The NSW Addendum updates the NSW Information Sheet attached to the National Mortgage Form to note that “witnessing is not required for the mortgage signed by the mortgagor and held by the mortgagee if the mortgage is being lodged in accordance with section 56(1A) of the Real Property Act 1900”. Section 56(1A) allows the Registrar-General to register a mortgage if he/she is satisfied that:
- the mortgagee has signed the mortgage; and
- the mortgagee has certified that it holds a mortgage granted by the mortgagor on the same terms as the mortgage lodged for registration.
The NSW Addendum makes it clear that a mortgagor’s signature (for individuals and attorneys signing under a power of attorney) on the mortgage held by the mortgagee does not need to be witnessed.
The SA Addendum removes the witnessing sub-panel for signatures by individuals and attorneys signing under a power of attorney. This reflects that there are no witnessing requirements for mortgages under the Real Property Act 1886 (SA).
The changes arise from concerns in relation to the Electronic Transactions Act 2000 (NSW) and the Electronic Communications Act 2000 (SA). Although these Acts permit electronic signatures by parties, they do not permit electronic signature for verification, authentication, attestation or witnessing of documents. Section 23C Conveyancing Act (NSW) also permits electronic signing of certain instruments and section 38A provides for electronic signing and attestation of deeds.
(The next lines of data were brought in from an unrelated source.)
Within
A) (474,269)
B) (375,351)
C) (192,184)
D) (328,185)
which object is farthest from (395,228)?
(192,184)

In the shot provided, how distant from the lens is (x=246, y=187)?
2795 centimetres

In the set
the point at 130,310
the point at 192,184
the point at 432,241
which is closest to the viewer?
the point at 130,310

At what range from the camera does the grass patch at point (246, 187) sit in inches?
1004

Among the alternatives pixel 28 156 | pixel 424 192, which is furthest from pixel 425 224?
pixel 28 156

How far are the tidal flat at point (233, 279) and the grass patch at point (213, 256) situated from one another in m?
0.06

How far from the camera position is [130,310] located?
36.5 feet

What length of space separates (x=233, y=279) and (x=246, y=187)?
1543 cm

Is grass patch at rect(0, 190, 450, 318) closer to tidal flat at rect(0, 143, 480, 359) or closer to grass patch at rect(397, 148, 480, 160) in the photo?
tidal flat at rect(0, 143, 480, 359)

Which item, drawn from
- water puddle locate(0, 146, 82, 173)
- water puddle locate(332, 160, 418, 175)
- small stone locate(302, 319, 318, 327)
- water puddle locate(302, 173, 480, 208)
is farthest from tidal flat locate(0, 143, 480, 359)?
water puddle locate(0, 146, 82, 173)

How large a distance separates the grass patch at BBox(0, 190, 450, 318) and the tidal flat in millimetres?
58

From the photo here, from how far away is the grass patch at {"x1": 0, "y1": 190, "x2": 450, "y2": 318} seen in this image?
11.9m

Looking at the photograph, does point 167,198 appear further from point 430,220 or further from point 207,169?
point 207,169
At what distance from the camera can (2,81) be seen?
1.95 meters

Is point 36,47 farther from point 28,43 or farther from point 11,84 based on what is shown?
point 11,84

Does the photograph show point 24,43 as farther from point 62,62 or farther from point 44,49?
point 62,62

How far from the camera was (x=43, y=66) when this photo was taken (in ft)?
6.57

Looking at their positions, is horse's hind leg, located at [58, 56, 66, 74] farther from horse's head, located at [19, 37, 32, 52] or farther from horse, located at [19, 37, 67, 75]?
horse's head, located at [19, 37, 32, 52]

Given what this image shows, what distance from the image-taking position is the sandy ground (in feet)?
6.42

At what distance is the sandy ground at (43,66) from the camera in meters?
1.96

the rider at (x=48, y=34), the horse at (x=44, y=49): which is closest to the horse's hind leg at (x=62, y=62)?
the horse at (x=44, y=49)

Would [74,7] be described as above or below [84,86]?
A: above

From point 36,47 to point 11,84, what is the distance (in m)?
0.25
Although the Real Property Act 1900 (NSW) and Real Property Act 1886 (SA) do not require an individual’s signature on a mortgage in the approved form (ie the National Mortgage Form) to be witnessed, the witnessing sub-panel in the National Mortgage Form created some practical uncertainty on this point.
The changes to the NSW Addendum and a SA Addendum make it clear that in NSW and SA the National Mortgage Form held by the mortgagee may be signed electronically by individuals and attorneys under a power of attorney.
An individual mortgagee submitting the National Mortgage Form to the NSW land registry in hard copy will still need to have their signature witnessed. An individual mortgagee submitting the National Mortgage Form to the SA land registry in hard copy no longer requires their signature to be witnessed.
This change facilitates a more streamlined approach to granting and registering a mortgage as all aspects may be done electronically when the mortgagee is lodging the mortgage through an electronic conveyancing platform.